Their current plans for an ambush felt far too passive for the half-dwarf. He was not good at staying still, even in the best of times.
“It’s going to be okay, Irolt,” said the dog with a yawn. “You’ll see.”
He wasn’t surprised by the dog being tired, but it certainly felt like it had been more than a day since they’d awoken in the shitty cave.
That can’t be right.
So much had happened since then, so much of it already foggy in his mind, not to mention that he had really messed up that sleep schedule with the first nap he’d taken in years.
Since I’m up, I might as well take first watch.
“You guys should get some sleep. I napped earlier, and I can set up a trap by the door, in case they come in.”
“Alright,” said Franza. “Don’t let Belthor take all the gold.”
In the corner they could both hear the clink of the coins that the elf was counting.
Irolt sighed. He should have known immediately when they found a room full of loot that he would have this problem.
A thief and a hedonist.
“You guys know that we can’t keep this stuff, right?” He looked at both of them seriously, and then to the goods. “It’s stolen loot.”
“We can keep some of it,” Franza whined. Belthor nodded emphatically from his corner atop the aforementioned stolen loot.
Some fucking heroes we are.
“We’re returning the money, and that’s final,” he snapped, but he knew already that they wouldn’t be returning all of it. Whenever they had to handle money for the Resistance, Belthor insisted on taking a “finder’s fee.” That percentage was likely going to double, now that he had to share his ill-gained profits with the dog.
Franza pouted while Belthor just shrugged, smiling, and doing little to hide the fact that he was planning not to part with all of the currency.
There will be more here than we’d know how to return in any case. If they don’t take too much, it will just be like payment for all of our troubles.
That hardly seemed like the righteous path, but everyone had to make compromises.
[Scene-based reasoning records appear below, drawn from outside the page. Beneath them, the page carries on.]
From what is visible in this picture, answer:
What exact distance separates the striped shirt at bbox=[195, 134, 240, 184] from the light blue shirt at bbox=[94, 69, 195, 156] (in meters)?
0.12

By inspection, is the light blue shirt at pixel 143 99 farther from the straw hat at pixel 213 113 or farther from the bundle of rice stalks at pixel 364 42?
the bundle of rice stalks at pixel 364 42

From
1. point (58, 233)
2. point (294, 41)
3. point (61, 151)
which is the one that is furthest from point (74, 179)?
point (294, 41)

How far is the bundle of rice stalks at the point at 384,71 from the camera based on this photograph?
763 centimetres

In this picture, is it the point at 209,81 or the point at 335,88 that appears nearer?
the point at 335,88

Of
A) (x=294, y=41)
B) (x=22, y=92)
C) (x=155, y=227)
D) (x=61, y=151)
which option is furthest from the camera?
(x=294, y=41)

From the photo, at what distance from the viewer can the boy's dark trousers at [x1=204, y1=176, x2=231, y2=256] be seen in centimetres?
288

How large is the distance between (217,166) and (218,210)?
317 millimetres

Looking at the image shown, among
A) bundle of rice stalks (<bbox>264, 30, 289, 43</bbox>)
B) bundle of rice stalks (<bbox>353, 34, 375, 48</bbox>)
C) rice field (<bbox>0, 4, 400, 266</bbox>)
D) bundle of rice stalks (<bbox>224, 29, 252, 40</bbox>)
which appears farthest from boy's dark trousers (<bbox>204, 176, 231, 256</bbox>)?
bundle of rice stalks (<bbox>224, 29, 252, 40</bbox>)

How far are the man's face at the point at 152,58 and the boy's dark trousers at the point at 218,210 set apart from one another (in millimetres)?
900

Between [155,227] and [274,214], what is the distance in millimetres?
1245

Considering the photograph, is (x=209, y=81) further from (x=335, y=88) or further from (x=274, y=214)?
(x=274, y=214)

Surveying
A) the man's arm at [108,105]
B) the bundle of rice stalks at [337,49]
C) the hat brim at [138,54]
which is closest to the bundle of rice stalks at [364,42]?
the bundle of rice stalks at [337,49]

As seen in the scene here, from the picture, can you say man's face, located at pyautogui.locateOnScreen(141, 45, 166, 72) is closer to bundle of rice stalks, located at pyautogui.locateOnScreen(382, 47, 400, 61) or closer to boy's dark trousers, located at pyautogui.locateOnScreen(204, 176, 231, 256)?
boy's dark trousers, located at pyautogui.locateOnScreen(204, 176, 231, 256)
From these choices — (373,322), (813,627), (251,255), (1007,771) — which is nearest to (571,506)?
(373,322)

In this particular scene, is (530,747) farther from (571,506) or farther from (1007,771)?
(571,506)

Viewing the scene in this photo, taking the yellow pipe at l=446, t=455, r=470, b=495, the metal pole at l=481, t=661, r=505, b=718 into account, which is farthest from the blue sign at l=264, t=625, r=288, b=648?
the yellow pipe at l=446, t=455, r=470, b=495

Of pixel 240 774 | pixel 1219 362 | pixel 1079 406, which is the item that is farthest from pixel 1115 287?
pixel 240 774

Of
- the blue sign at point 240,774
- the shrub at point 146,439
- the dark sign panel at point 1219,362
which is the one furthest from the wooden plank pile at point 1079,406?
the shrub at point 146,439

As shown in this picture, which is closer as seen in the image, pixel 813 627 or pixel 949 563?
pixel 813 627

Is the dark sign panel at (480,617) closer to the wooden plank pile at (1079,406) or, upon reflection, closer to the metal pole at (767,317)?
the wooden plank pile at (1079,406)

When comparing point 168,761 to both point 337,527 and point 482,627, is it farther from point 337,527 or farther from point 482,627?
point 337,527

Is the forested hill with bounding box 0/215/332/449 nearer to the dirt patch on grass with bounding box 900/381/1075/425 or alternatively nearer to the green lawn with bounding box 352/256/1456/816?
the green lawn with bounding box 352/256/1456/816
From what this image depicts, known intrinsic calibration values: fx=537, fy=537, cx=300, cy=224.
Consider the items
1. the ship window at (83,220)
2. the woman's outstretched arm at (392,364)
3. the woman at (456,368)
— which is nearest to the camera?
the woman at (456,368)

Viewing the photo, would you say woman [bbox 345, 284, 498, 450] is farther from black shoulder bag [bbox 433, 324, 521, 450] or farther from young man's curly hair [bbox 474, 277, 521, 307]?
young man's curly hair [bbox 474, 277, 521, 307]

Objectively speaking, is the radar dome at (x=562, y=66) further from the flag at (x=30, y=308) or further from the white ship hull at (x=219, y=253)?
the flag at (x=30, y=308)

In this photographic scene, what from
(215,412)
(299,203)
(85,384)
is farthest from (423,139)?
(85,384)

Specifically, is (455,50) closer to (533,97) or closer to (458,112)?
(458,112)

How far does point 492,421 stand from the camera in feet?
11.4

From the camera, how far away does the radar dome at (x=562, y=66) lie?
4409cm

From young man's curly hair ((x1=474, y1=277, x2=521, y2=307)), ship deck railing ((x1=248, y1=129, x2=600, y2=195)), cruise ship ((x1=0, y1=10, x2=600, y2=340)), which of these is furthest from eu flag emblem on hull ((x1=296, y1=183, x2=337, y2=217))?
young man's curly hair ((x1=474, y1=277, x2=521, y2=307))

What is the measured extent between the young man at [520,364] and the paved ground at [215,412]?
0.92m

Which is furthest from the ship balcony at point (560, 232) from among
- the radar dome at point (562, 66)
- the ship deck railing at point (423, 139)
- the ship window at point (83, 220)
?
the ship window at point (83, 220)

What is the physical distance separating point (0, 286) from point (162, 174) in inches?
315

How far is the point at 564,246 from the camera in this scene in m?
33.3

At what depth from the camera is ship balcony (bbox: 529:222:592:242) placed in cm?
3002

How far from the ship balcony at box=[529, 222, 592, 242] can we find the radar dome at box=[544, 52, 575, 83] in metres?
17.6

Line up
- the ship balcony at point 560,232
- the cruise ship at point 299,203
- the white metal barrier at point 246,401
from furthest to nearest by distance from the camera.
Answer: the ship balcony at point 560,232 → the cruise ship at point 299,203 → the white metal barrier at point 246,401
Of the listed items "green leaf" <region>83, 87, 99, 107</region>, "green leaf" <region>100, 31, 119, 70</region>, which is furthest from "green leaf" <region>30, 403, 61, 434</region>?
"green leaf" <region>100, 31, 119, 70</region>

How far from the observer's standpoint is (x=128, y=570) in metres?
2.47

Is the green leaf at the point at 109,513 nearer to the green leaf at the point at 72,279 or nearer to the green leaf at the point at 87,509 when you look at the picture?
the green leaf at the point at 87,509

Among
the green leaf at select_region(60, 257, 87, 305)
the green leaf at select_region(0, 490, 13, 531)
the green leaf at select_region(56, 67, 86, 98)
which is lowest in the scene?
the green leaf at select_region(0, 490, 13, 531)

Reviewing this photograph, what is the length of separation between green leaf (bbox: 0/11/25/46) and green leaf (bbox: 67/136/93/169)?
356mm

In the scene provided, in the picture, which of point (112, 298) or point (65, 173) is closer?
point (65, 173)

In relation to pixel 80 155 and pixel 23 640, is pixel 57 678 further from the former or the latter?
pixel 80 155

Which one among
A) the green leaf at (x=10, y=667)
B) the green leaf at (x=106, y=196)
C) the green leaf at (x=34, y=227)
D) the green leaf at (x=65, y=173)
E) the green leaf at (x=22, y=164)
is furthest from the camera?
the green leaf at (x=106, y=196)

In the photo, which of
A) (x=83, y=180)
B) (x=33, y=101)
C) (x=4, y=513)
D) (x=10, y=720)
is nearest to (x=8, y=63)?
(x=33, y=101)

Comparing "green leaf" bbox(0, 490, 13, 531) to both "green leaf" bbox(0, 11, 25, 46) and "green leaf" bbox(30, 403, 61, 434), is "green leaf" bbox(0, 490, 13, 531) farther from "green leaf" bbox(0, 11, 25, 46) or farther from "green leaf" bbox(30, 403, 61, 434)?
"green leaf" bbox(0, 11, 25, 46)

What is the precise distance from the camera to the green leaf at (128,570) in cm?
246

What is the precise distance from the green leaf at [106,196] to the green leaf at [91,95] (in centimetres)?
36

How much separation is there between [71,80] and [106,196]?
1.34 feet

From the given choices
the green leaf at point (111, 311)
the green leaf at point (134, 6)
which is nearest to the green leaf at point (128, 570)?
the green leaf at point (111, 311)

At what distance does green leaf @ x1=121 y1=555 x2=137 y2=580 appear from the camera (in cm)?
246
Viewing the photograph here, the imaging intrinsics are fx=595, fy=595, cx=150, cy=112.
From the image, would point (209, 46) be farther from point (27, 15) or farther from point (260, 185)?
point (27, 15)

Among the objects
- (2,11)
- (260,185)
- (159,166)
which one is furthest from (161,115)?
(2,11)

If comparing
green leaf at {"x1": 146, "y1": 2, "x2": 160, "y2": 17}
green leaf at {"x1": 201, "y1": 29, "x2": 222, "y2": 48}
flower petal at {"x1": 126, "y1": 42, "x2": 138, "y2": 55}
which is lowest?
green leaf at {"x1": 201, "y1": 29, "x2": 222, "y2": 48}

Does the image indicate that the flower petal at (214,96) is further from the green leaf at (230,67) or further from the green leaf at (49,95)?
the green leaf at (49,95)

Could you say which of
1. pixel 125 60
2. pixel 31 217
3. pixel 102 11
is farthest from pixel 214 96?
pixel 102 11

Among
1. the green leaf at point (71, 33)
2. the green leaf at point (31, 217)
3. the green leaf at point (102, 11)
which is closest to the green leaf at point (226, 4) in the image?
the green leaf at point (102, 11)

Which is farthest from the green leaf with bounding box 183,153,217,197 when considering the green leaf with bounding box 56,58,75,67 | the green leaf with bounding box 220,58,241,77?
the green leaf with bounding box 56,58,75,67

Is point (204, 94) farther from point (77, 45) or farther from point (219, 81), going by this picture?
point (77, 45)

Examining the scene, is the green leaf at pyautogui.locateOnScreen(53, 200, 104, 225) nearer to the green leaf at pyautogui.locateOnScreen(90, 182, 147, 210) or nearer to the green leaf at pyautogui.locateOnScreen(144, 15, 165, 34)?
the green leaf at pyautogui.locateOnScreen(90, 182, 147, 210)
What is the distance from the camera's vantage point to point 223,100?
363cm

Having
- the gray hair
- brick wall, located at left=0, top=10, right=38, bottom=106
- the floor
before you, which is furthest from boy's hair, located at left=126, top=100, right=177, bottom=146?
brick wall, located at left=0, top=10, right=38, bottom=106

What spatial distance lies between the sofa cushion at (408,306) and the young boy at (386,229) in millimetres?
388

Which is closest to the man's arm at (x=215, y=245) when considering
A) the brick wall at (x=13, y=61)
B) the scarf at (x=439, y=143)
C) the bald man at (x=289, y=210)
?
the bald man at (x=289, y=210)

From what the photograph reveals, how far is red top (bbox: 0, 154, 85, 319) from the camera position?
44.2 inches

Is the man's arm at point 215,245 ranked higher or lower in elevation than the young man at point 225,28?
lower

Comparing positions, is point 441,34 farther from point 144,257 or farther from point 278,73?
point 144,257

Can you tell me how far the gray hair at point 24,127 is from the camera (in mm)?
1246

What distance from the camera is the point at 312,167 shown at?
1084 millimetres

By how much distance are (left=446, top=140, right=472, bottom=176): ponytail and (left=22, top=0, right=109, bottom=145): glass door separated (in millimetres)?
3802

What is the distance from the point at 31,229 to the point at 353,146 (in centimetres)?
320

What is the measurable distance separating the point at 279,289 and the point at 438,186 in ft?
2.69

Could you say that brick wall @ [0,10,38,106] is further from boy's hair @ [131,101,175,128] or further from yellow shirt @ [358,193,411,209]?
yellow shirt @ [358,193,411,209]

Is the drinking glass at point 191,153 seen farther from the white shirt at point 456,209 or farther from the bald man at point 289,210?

It’s not like we could donate the excess to the church, because they would probably just set up another ring of thieves.
It was hard not to be bitter about his earlier frustration with the church of silence.
“In the meantime, Belthor, it might not hurt to pack up all of this stuff, just in case. I’m going to set up a trap, but if it doesn’t work or we need to evacuate quickly, we don’t want them being able to run off with anything else.”
“You’re the boss,” Belthor said, eagerly beginning to shove the gold into his bag.
“But we’re not keeping it,” Irolt reiterated.
While the two of them filled their bags and pockets, Irolt looked around for any materials he could try to make a trap from, an idea he’d gotten rather attached to because it would keep his hands busy and his allies safe. He didn’t have much with him, so he knew he’d have to get creative, but he liked the challenge.
He noticed as he searched that one of the floorboards was loose. It looked just as suspect as the rest of the building, and Irolt wasted no time in prying it up, and then the board next to it, not able to believe what he was looking at.
Directly underneath them, hidden only by loose slats of wood, was a cavernous hole so vast that neither the church nor the shack should be standing. The ground was hollow to the point of not being there.
It did make for an amazing trap, he had to admit. A little rug being laid over the floorboards did wonders over the preexisting void. What was harder for him to reconcile was the group’s tenuous position of being balanced over the abyss.